Dimanche, les 195 élus, venant des 36 Ligues, trancheront et fixeront le cap des futurs Internationaux de France, en même temps qu'ils décideront d'une partie de l'avenir de la FFT.

A noter que le comité directeur de la Fédération française de tennis a voté vendredi soir aux deux-tiers en faveur du maintien de Roland-Garros à  Paris, un vote qui n'a qu'une valeur indicative mais qui risque de peser sur la  décision finale de dimanche. Sur 43 voix exprimées lors du comité directeur, 30 se sont portées sur le  projet parisien, six sur Versailles et autant sur Marne-la-Vallée et un sur  Gonesse, a précisé l'un des membres du Comité.

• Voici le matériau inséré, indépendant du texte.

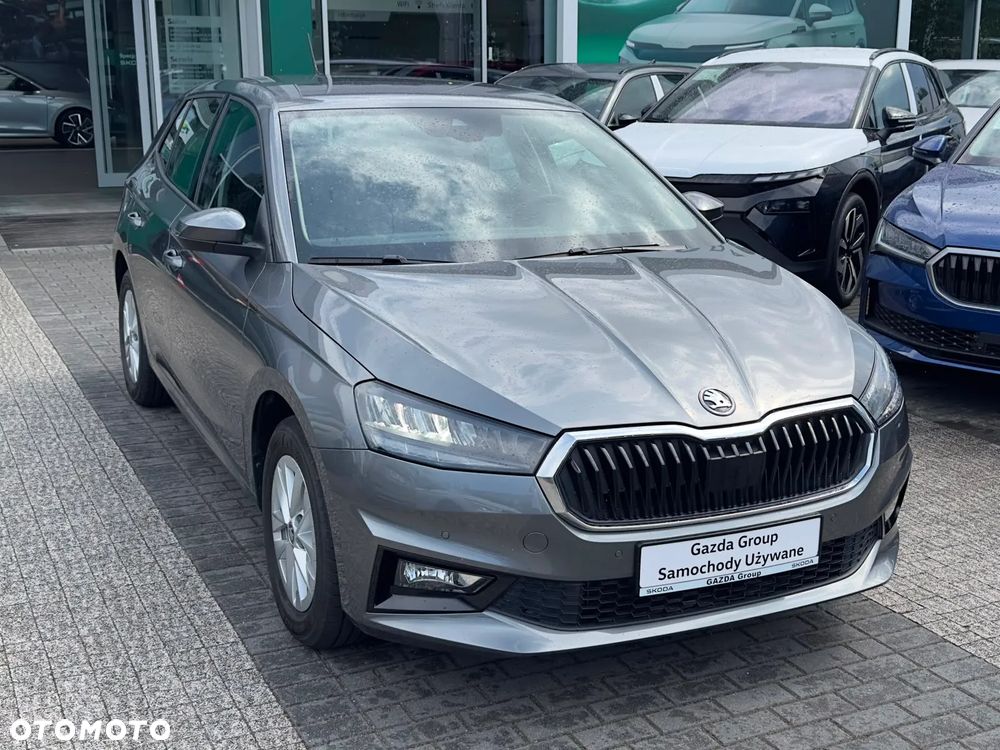 Skoda Fabia 1.0 TSI Edition 130 DSG - 4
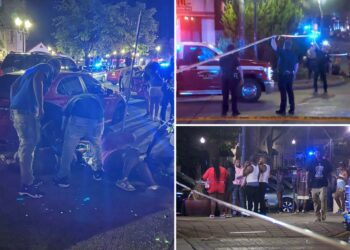 Mass shooting in Alabama that left 4 dead, over a dozen injured may have been murder-for-hire 'hit' job: cops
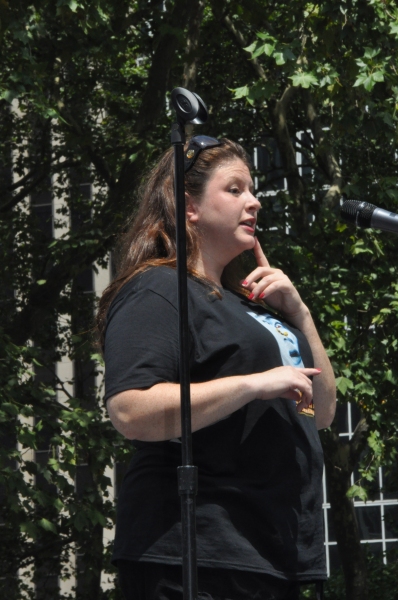 Photo Coverage: MAMMA MIA!, CHAPLIN, and More at Broadway In Bryant Park! Image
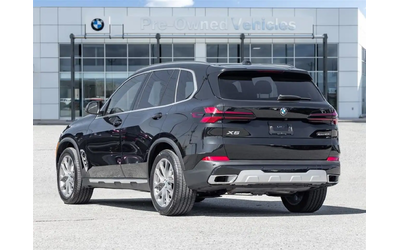 bmw-x5-xdrive40i-cleancarfax-servicerecords-oneowner-all-wheel-drive - 5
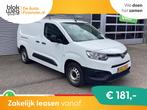 Toyota ProAce 1.5 100 pk L2 BPM VRIJ! Imperiaal € 10.944,0, Auto's, Bestelauto's, Voorwielaandrijving, Start-stop-systeem, 4 cilinders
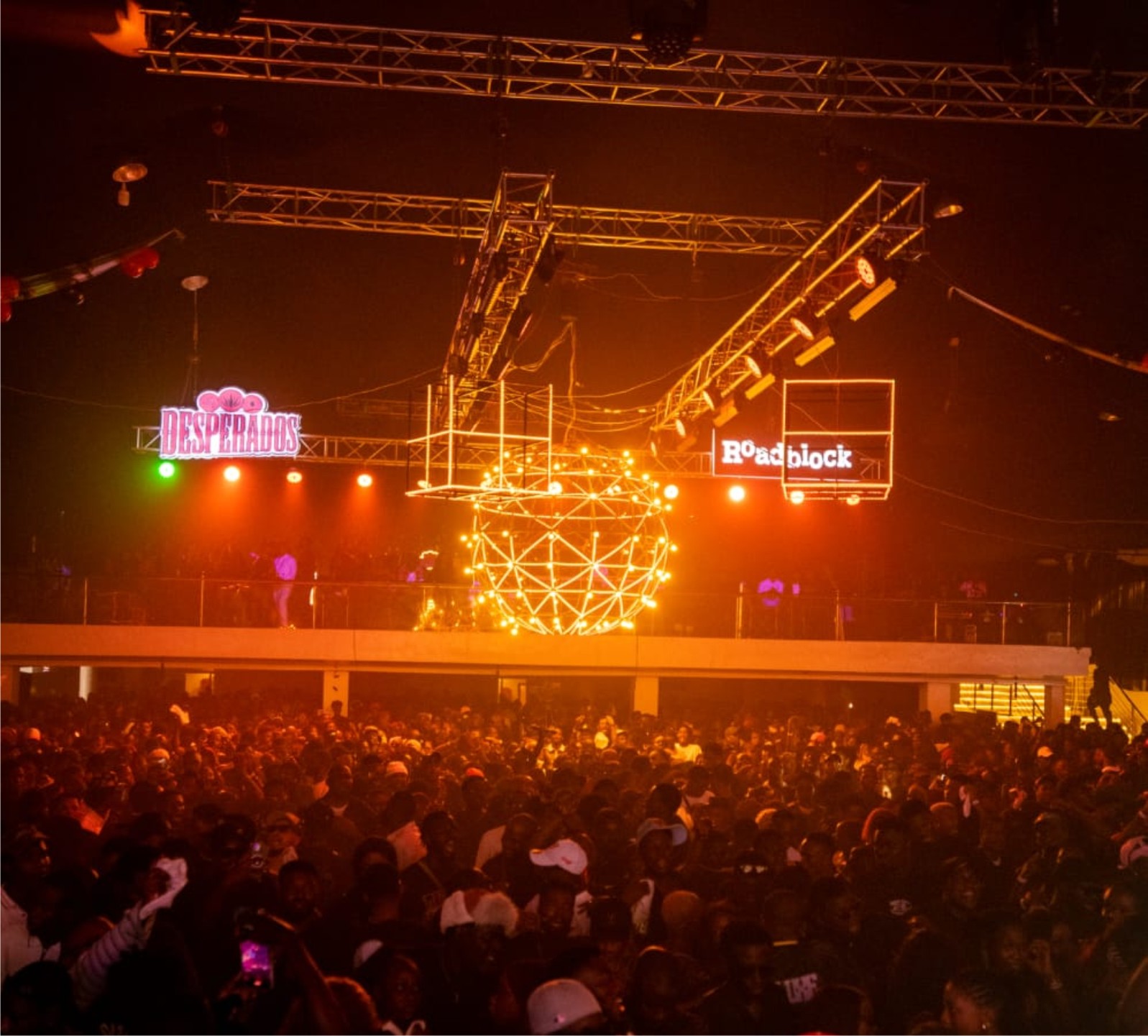 How Desperados And Roadblock Party Created A One-Of-A-Kind Rave Experience In Lagos -marketingspace.com.ng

Les grandes lignes des quatre projets

Paris (XVIe arrondissement)
Le projet: 13,5 hectares, soit 5 de plus qu'aujourd'hui, grâce à une extension du site sur une partie des serres d'Auteuil. Le court central Philippe-Chatrier (15.000 places) pourra être doté d'un toit léger qui protège de la pluie mais ne permet pas de matches en nocturne. En plus de l'actuel Suzanne-Lenglen (10.000 places), un nouveau court de 5000 places serait construit sur les Serres d'Auteuil, l'actuel court N.1 serait détruit.

Versailles (Yvelines)
35 hectares sur le site des Matelots pour un coût annoncé à plus de 500 millions d'euros. Trois courts de 18.000, 12.000 et 8000 places dont les deux premiers seraient dotés de toits rétractables.

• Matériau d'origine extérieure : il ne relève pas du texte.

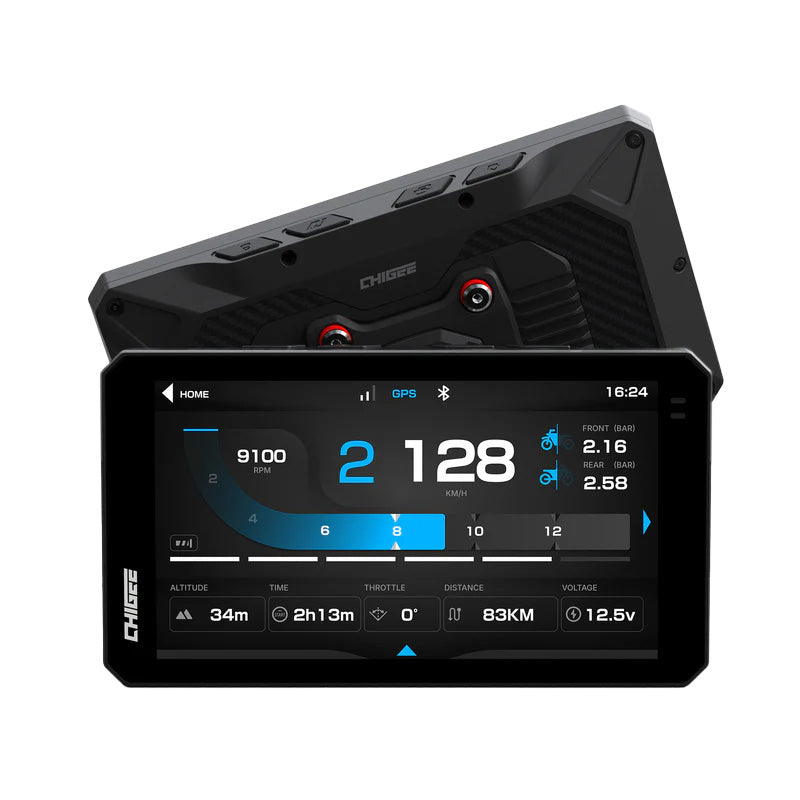 CHIGEE AIO-6 MAX SMART RIDING SYSTEM MFP0171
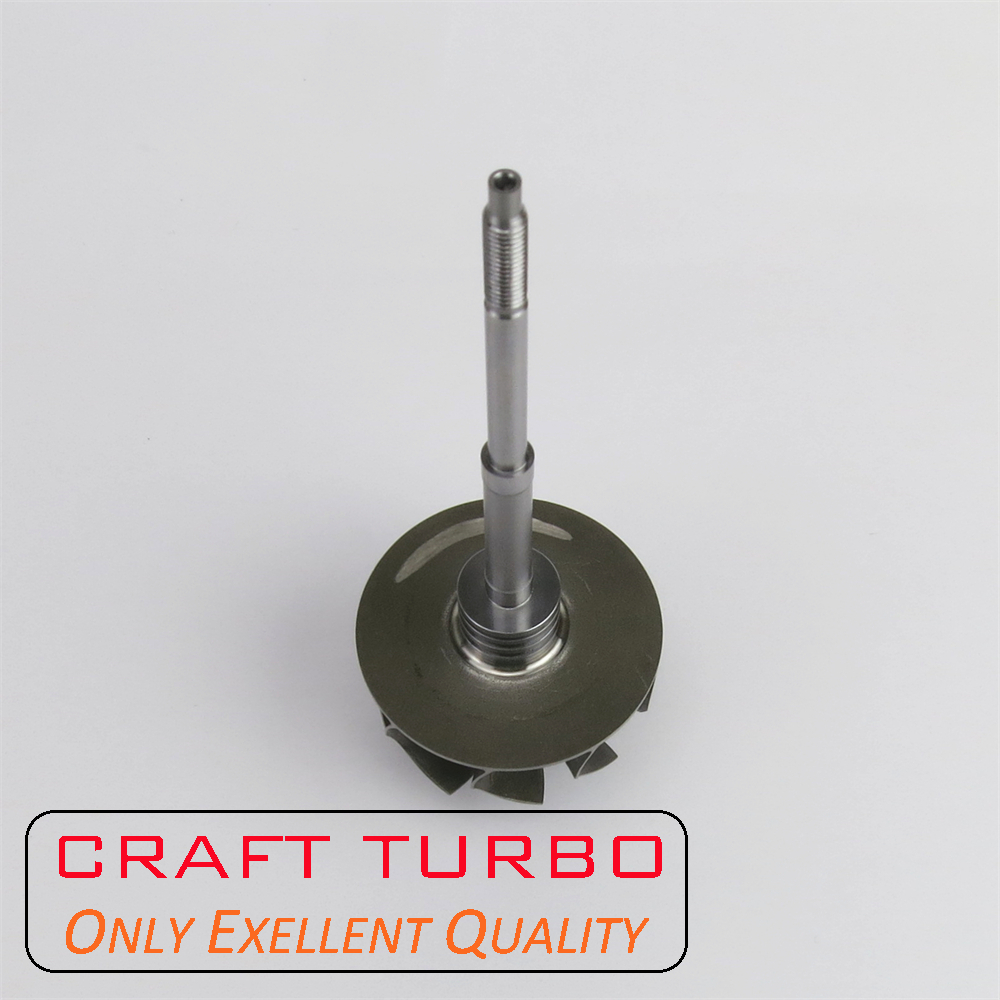 GTB20 796488-1/ 799671-0001/ 799671-0002/ 799671-1/ 799671-2 Turbine Shaft Wheel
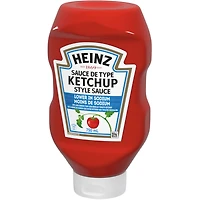Ketchup aux tomates à faible teneur en sodium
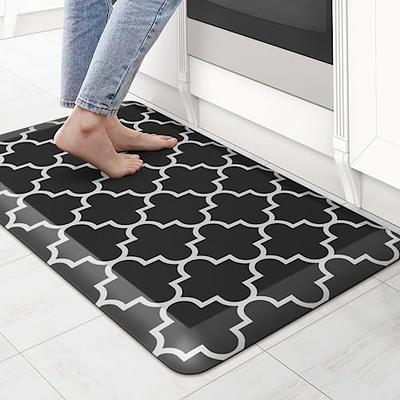 1pc Floral Soft Kitchen Rug, Cushioned Anti-Fatigue Kitchen Rug, Spring  Flowers Waterproof Non-Slip Kitchen Mats And Rugs, Runner Rug, Bedside Rug,  Super Absorbent Machine Washable Floor Mat For Kitchen, Home, Office, Sink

Marne-la-Vallée (Seine-et-Marne)
35 hectares et 55 courts dont trois de 18.000, 12.000 et 8000 places. Les deux premiers seraient dotés de toits rétractables. Coût estimé: 500 millions d'euros. Comme à Versailles et Gonesse, le Centre national d'entraînement et la Direction technique nationale seraient rassemblés sur le même lieu.

Gonesse (Val-d'Oise)
32 hectares pour 55 courts avec, comme Versailles et Marne-la-Vallée, trois arènes principales de 18.000, 12.000 et 8000 places pour un budget de 470 millions d'euros.

Les modalités du vote

Qui vote? 195 délégués de l'Assemblée Générale de la Fédération française de tennis (FFT), qui sont issus des 36 ligues régionales et des 84 comités départementaux, auxquels s'ajoutent trois représentants du jeu de paume, l'ancêtre du tennis. Tous ne pèsent cependant pas le même poids puisque chaque élu dispose d'un nombre de voix proportionnel au nombre de licenciés qu'il représente. Il y a 1824 suffrages au total. Le comité de direction de la FFT et le président de la Fédération Jean Gachassin ne participent pas au vote.

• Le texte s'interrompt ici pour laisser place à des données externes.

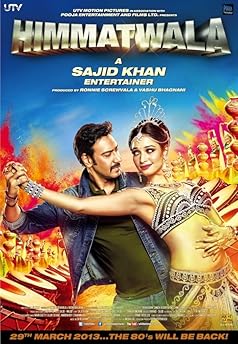 Himmatwala Poster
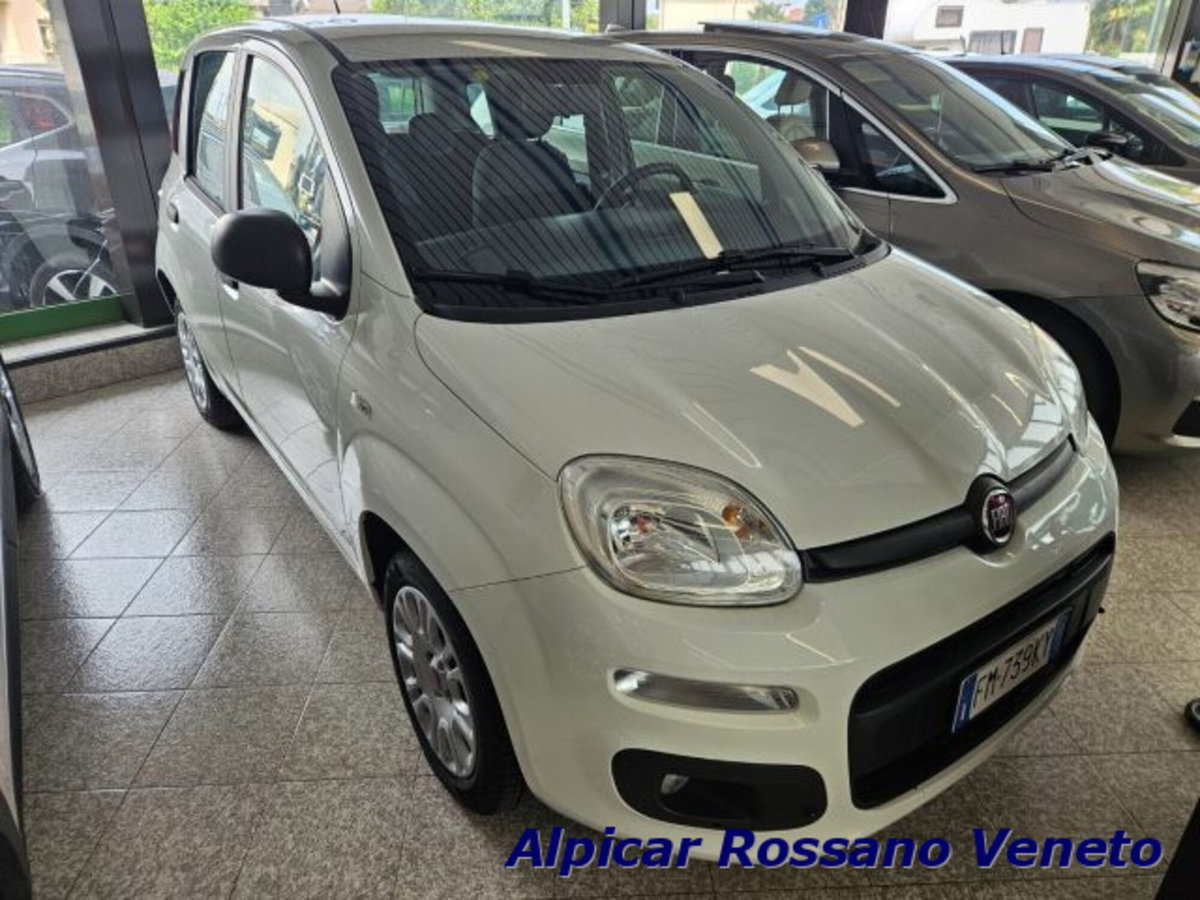 Fiat Panda 1.3 MJT 95 CV S&S Easy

Comment se déroule le vote? Il a lieu dimanche matin à bulletins secrets. Le mode de scrutin tel que l'a proposé le Comité de direction de la FFT doit encore recevoir l'aval de l'Assemblée Générale samedi. Il prévoit que si un dossier recueille les deux-tiers des voix exprimées au premier tour, il sera déclaré vainqueur. Dans le cas contraire, le projet le moins populaire est éliminé et on procède à un deuxième tour selon les mêmes modalités. Au cas où l'on se retrouve avec deux "finalistes", il faudra également une majorité aux deux-tiers pour l'emporter. Si aucun des deux ne recueille la majorité requise, une nouvelle Assemblée Générale sera convoquée dans les trois mois pour départager les deux projets restants à la majorité absolue des voix exprimées.